[SUPPLIED DATA Boundary: Start]
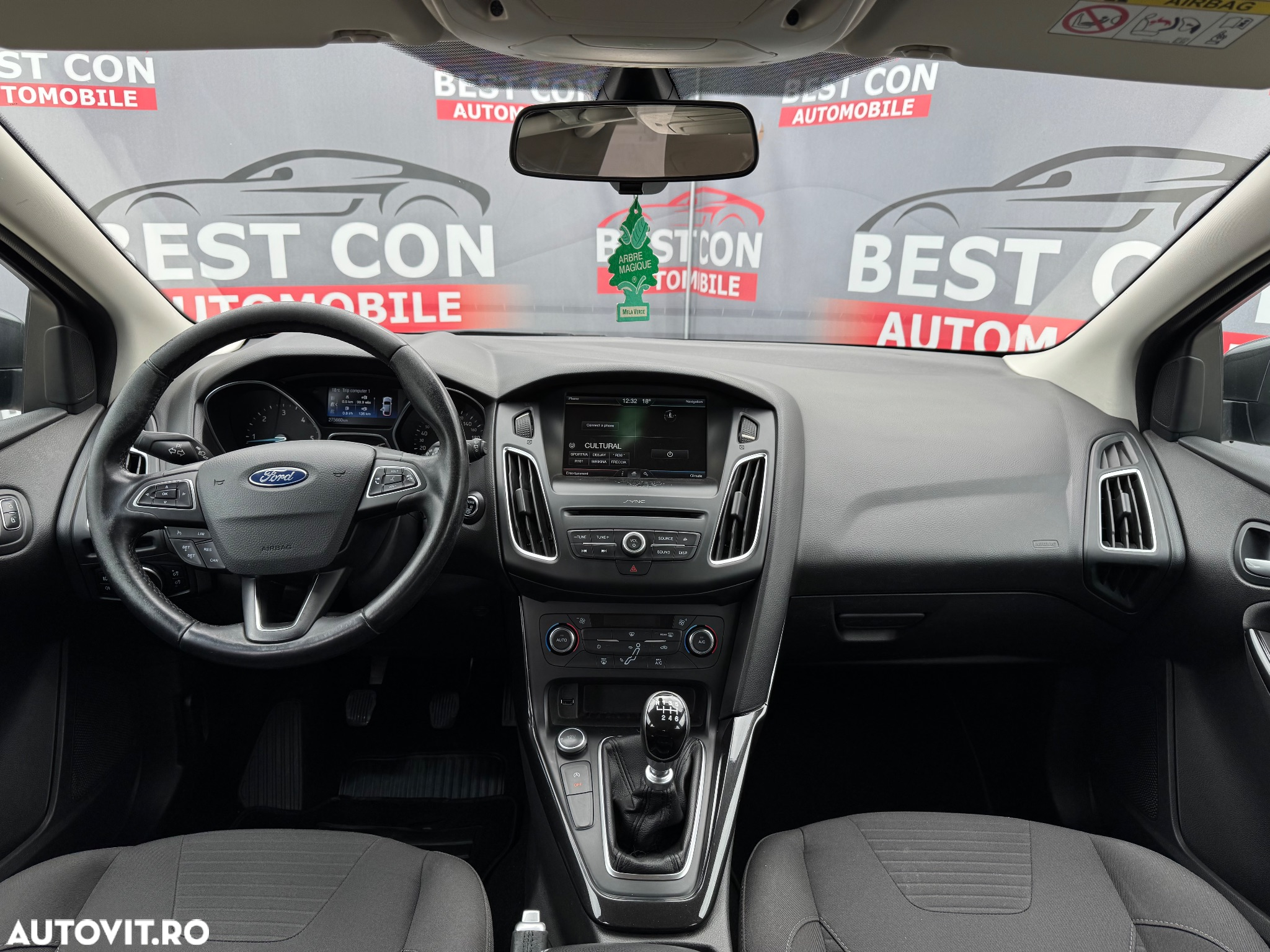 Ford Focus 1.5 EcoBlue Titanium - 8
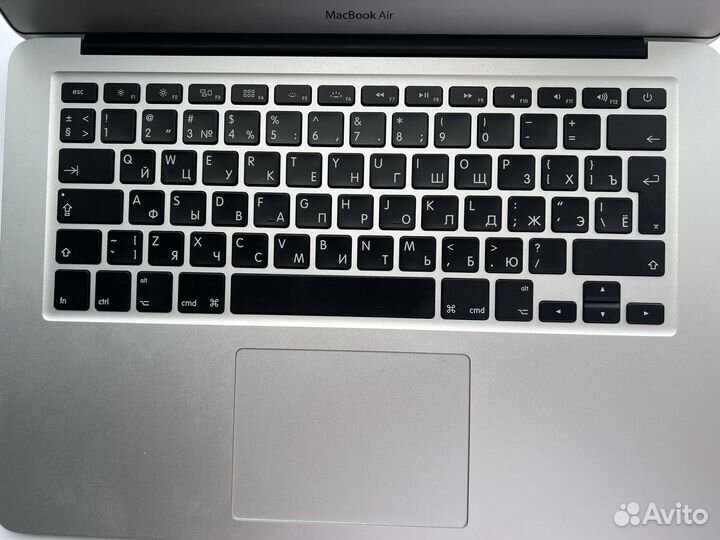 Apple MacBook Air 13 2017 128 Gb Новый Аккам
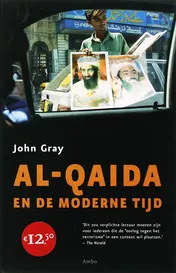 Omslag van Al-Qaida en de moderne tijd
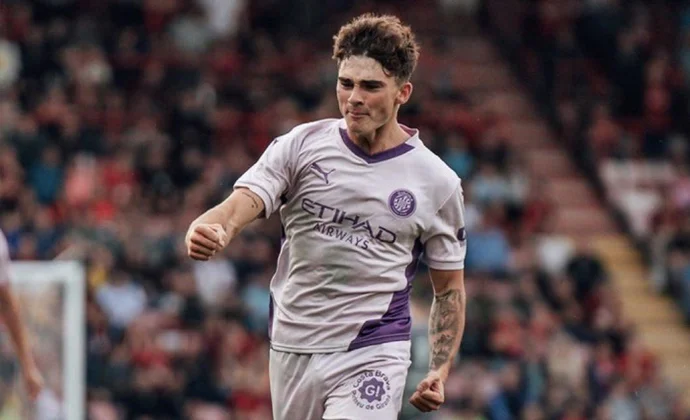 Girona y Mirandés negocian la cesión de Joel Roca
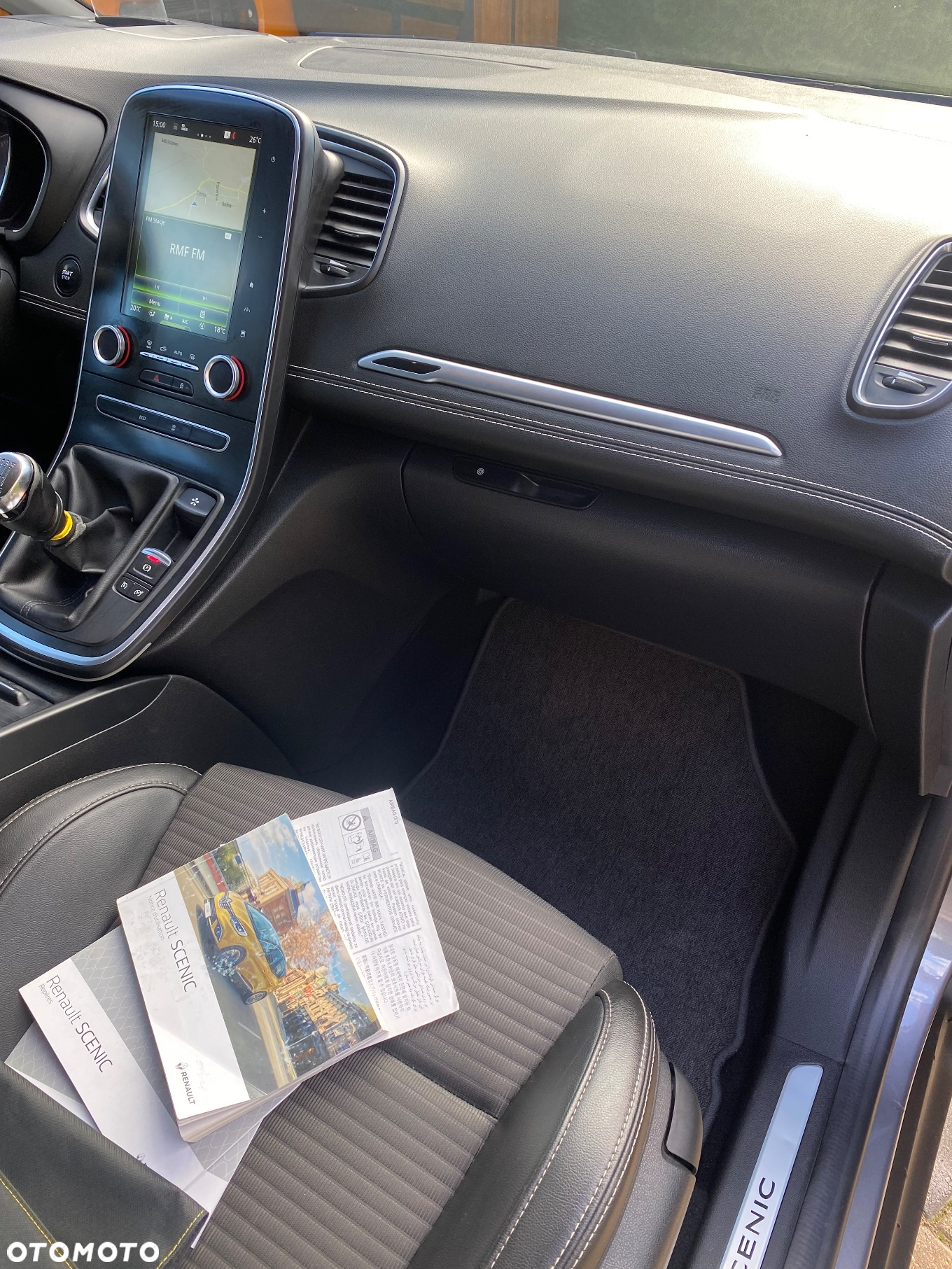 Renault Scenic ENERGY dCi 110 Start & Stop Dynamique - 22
[SUPPLIED DATA Boundary: End]
(WORK TO BE COMPLETED)
Write out every caption in the material again with "Titanium" swapped for "ST-Line", keeping everything else the same and leaving out the pictures.

(ANSWER TO THE EXERCISE)
 Ford Focus 1.5 EcoBlue ST-Line - 8
 Apple MacBook Air 13 2017 128 Gb Новый Аккам
 Omslag van Al-Qaida en de moderne tijd
 Girona y Mirandés negocian la cesión de Joel Roca
 Renault Scenic ENERGY dCi 110 Start & Stop Dynamique - 22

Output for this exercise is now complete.